Ci ha insegnato a rispettare le regole della vita, della convivenza, dello sport perché ha pensato sempre al bene comune, mai al particolare. Soltanto lui poteva rinunciare ad un filotto di scudetti per non annoiare la gente, soltanto lui poteva prestare a Milano gli uomini per vederla risorgere, soltanto lui poteva credere in una Lega dove tutti si davano da fare per il bene comune, non per cercare un vantaggio che lasciasse gli altri sulla spiaggia piena di petrolio. Chiedete a chi ha vissuto con lui l’età dell’oro. Li troverete tutti abbracciati nel ricordo di Gigi l’argonauta. Era impeto e assalto. Sapeva amare, non riusciva ad odiare fino in fondo, non conosceva il tradimento, sapeva cosa era lo stile, non aveva paura di battersi anche quando una gomma scoppiata lo aveva fatto volare oltre la prima barriera corallina della vita costringendolo a rientrare a nuoto, combattendo la depressione, dimenticando che ci volevano troppe medicine per stare sempre bene.
Lo decideva lui quando voleva stare bene e quando era il momento per dormire. Generoso e con l’orgoglio di aver costruito davvero la grande casa Virtus, di averle dato una base che potesse durare nel tempo.
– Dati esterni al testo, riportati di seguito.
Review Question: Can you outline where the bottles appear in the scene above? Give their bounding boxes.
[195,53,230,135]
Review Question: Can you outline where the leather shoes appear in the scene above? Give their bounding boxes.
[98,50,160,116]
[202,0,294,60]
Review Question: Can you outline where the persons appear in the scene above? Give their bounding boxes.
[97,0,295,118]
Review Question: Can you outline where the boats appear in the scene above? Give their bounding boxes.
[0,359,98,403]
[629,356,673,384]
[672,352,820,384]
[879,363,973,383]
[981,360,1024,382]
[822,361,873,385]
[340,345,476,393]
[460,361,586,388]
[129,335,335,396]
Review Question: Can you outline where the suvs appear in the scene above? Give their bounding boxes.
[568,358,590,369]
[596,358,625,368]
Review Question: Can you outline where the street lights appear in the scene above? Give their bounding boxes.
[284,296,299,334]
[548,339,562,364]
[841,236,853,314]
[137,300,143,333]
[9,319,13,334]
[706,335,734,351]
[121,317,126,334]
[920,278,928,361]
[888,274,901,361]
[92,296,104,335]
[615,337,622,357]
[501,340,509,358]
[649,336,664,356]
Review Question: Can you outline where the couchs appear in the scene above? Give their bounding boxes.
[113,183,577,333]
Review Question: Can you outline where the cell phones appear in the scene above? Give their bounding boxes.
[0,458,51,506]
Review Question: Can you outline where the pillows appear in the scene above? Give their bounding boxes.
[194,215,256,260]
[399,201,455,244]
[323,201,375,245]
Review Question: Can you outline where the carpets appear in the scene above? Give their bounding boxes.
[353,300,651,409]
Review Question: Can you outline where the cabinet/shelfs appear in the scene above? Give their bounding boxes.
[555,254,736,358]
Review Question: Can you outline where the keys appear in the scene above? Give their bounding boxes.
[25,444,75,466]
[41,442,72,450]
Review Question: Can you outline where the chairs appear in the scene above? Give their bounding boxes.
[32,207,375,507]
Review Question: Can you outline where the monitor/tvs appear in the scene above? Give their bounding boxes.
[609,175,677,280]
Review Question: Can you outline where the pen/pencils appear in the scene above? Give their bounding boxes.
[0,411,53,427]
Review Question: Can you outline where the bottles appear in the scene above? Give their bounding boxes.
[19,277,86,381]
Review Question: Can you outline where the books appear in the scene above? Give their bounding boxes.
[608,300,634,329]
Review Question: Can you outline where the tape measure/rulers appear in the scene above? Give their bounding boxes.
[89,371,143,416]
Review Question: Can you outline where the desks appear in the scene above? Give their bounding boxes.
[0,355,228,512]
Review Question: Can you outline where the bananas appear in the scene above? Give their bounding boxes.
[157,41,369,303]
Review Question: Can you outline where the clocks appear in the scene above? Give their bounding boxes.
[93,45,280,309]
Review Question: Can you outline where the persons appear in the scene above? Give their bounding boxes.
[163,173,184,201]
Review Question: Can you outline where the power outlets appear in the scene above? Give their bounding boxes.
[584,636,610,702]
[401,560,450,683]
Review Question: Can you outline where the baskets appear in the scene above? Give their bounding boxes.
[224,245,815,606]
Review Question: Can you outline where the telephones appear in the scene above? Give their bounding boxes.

Si è stancato, si è battuto per inventare con i suoi amici Portela e Lespiteau la grande Europa del basket. Voleva sempre entrare a palazzo Accursio sul cavallo delle grandi battaglie, ma era felice se il sindaco, se la giunta si ricordavano della Virtus, sì, anche se si ricordavano di lui, ma non era questo quello che cercava perché altrimenti avremmo avuto il libro che ci avrebbe permesso di passare gli anni della crisi, di imparare ancora tanto. Ci penseremo quando ci si ritroverà, caro avvocato. Per adesso lasciamoci così, prendendo a calci l’ultima bottiglia vuota, andando in giro per il mondo senza dover ubbidire a nessuno. Certo che non è stato un santo, ma, cara gente, siamo orgogliosi di aver camminato con lui nelle terre difficili, di averlo avuto come maestro. Ci ha insegnato a vivere anche quando fingeva di essersi stancato di dare consigli a chi sembrava nato sordo. Il dolore è forte, ma per Gianluigi Porelli non si piange, si brinda, ci si abbraccia e si ricorda insieme.
Gli abbiamo voluto proprio bene, a lui e a Cesare Rubini che non saprà mai di aver perso questo adorabile nemico, questo cavaliere che cavalca il vento leggero per raggiungere un solo tempio passando fra montagne maestose dove lascerà qualcosa perché nella sua vita ha più dato che ricevuto. Ci si rivede caro Torquemada. Non manca molto e il tavolo deve essere bello come quello del Diana dove ogni giorno porteranno un fiore, ma ci sono tanti tavoli dove fermarsi a ragionare, cantando alla vita che non ci lascia vivere per sempre con quelli che abbiamo scelto come compagni di viaggio.